L’intervention de la Région flamande
Face à cette situation, les ministres flamands Jan Jambon et Matthias Diependaele interviennent, rappelant à la ville d’Ostende ses obligations envers ce monument emblématique. Dans une lettre acerbe, ils critiquent l’incapacité de la ville à trouver une solution viable et durable pour la restauration du Thermae Palace. Ils reprochent à Ostende de n’avoir toujours pas présenté de plan, notamment en ce qui concerne le montant du loyer, l’aménagement de l’espace muséal et l’utilisation d’espaces partagés. « À ce jour, nous n’avons vu aucun résultat concret de ce plan d’affaires », peut-on lire dans le document. Or la région ne va pas donner « un chèque en blanc » de 30 millions d’euros sans savoir à quoi servira cet argent. Dans ce même courrier, on indique tout de même que la Flandre donne son accord de principe » au déménagement de Muzee au Thermae Palace, mais « sous certaines conditions ».

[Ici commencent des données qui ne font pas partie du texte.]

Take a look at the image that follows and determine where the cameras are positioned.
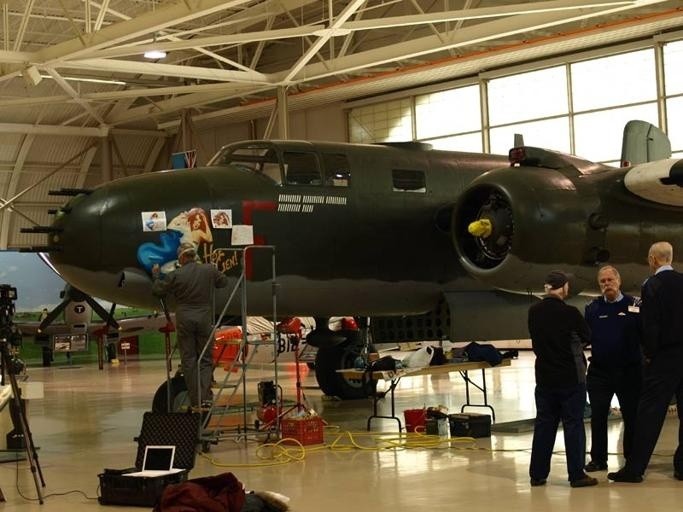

La ville se retrouve avec la patate chaude. Elle est même mise sous pression pour réagir rapidement, d’autant plus que des fonds régionaux, conditionnés à l’avancement des travaux, pourraient être perdus si les délais ne sont pas respectés. Pour les galeries, Ostende a déjà reçu 10 millions d’euros de fonds de relance en 2022. Mais les travaux doivent être achevés en 2026, faute de quoi ces fonds risquent d’être redemandés.
Un héritage en suspens
Le débat sur l’avenir du Thermae Palace reste donc vif à Ostende et le flou le plus total semble à nouveau de mise. Entre les promesses non tenues, les conflits d’intérêts supposés et les pressions politiques, la ville doit désormais rapidement trouver un équilibre entre les intérêts publics et privés pour sauver ce qui reste de ce monument historique. Avec le même projet ou un énième nouveau projet ? L’avenir le dira. En attendant le Thermae Palace lui continue de sombrer.